Support for Funding FFA And Career Technical Education
FFA Funding Cut Poll
An informal poll question was posted on MyMotherLode on May 23rd asking, “Do you support Gov. Brown’s budget cuts to K-12 programs like FFA?” A full 81 percent said No, 14 percent said Yes, and 5 percent didn’t know, out of nearly 800 total votes over three days.
On May 11th Gov. Jerry Brown released a revised, $124 billion budget with more spending than he proposed in January but nothing for the category of Career Technical Education (CTE). Our interview with Assemblymember Frank Bigelow regarding the funding cut is in our news story “Bigelow Says More Support Still Needed To Save K-12 Tech Ed Funding” is here.
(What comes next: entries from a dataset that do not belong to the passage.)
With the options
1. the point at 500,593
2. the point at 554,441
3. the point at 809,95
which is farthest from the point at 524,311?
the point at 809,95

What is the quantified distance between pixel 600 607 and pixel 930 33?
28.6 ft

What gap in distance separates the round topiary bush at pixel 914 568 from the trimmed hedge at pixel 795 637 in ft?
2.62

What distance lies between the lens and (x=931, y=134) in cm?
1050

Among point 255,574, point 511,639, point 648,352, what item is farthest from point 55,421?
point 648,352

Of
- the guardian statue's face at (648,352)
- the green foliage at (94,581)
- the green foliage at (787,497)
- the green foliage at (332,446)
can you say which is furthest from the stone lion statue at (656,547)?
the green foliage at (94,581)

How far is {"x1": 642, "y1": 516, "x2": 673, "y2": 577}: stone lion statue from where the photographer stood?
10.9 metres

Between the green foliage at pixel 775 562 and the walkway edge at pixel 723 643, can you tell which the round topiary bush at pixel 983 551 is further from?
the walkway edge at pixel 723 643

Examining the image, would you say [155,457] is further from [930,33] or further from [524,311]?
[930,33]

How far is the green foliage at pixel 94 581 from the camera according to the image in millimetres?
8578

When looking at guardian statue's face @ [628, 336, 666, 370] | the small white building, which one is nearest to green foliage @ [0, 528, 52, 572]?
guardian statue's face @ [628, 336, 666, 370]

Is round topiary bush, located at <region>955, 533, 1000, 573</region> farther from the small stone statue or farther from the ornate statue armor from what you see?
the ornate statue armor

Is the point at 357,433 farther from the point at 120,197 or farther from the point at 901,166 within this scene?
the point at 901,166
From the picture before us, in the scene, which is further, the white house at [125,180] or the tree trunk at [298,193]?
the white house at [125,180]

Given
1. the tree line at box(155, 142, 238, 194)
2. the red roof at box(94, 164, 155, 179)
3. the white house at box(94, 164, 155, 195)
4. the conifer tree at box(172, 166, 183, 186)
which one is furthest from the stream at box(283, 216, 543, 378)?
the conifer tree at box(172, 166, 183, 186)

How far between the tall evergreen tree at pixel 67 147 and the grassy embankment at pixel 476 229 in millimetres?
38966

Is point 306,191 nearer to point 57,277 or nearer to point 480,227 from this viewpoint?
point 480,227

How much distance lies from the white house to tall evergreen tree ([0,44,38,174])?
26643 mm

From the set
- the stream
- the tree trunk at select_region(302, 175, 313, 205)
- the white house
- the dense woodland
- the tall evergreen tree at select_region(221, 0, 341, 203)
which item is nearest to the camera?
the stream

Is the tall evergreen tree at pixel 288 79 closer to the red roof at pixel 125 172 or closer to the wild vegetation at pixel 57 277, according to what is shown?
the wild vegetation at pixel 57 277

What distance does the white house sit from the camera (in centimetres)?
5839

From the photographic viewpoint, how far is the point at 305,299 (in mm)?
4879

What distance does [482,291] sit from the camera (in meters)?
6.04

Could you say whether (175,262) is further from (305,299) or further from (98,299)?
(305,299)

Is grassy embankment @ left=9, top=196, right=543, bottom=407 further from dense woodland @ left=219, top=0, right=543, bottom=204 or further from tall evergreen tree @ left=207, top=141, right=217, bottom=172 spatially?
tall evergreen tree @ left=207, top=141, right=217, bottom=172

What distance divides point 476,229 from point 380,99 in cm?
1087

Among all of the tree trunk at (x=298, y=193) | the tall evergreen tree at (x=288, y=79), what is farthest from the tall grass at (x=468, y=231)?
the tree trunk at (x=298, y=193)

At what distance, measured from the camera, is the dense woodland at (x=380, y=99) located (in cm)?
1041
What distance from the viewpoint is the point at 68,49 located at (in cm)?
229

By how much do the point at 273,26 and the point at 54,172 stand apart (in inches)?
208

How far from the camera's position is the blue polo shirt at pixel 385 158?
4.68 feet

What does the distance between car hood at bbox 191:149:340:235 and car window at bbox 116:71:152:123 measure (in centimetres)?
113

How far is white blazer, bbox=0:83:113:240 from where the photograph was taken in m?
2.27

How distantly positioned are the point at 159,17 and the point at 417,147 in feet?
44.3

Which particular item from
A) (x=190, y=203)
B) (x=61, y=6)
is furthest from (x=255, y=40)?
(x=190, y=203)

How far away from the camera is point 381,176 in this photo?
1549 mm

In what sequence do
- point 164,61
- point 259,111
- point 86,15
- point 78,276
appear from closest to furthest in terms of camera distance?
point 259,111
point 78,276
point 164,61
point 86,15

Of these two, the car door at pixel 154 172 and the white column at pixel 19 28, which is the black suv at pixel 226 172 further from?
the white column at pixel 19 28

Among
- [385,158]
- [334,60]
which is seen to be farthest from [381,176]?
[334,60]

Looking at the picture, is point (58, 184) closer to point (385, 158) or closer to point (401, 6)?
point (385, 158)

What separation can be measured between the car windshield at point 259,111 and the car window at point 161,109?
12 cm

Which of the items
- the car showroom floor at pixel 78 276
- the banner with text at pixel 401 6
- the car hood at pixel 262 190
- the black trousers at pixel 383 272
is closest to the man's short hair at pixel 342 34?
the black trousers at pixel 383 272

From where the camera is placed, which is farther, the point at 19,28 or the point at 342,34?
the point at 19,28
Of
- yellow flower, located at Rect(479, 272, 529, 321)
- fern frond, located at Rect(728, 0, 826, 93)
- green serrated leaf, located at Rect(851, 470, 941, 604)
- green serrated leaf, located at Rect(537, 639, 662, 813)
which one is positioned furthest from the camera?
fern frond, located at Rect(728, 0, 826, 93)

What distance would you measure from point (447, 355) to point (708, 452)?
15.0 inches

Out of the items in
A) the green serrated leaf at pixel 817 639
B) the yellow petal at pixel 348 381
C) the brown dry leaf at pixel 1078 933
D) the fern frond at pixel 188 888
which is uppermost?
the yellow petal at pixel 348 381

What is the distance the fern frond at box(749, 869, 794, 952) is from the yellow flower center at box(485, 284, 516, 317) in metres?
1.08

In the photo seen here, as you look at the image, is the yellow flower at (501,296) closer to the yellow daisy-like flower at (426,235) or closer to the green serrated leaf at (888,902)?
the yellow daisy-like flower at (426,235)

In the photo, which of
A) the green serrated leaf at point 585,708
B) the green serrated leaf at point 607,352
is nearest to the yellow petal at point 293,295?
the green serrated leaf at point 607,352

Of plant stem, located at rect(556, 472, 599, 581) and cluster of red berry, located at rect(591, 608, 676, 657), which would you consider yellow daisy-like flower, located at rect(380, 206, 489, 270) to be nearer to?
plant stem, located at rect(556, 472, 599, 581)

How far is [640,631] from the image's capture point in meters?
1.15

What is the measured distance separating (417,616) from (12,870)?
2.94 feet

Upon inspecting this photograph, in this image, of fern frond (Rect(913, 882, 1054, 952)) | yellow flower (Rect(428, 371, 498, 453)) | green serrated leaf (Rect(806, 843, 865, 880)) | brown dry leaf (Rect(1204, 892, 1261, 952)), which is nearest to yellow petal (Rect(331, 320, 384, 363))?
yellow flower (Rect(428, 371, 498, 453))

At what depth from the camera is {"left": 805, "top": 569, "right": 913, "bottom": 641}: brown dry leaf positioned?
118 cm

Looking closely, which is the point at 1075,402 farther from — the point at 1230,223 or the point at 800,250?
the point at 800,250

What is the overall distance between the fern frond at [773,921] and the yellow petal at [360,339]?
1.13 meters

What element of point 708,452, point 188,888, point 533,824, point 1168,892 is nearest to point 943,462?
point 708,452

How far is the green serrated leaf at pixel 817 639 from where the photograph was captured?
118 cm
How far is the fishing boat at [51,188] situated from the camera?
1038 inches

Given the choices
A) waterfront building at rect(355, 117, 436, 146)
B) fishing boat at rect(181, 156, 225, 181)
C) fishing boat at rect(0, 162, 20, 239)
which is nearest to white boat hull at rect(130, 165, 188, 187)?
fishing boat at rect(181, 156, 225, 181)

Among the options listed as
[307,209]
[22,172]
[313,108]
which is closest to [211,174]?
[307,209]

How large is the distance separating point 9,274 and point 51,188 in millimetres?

Since 1928, the Agricultural Education Unit of the California Department of Education (CDE) has been the official sponsor of the California Association of Future Farmers of America (FFA). The student organization for grades 9-12 has been funded for more than a decade through SB 1070, with an annual amount of $15 million out of $48 million given to the California Department of Education and the rest going to the California Community College Chancellor’s Office.
The budget proposal will impact more than FFA programs and Agriculture Education, also affected will be in-class instruction for areas such as Business and Marketing including Future Business Leaders of America, Health Careers Education, Home Economics and Work Experience Education as well as programs aimed to prepare and develop CTE instructors.
Gov. Brown’s statement about his revised budget notes that funding for K-14 schools has grown. From a recent low of $47.3 billion in 2011-12, funding is expected to be $74.6 billion in 2017-18— an increase of $1.1 billion since January and $27.3 billion over six years (58%) For K-12 schools, funding levels will increase by about $4,058 per student in 2017-18 over 2011-12 levels.
The Governor describes the current Local Control Funding Formula as a way to reinvest and “correct historical inequities in school district funding with $1.4 billion in new funding.” The formula focuses most new funding to districts with low-income students, English Learners, and students in foster care and eliminates the deferral of funding that was included in the January Budget.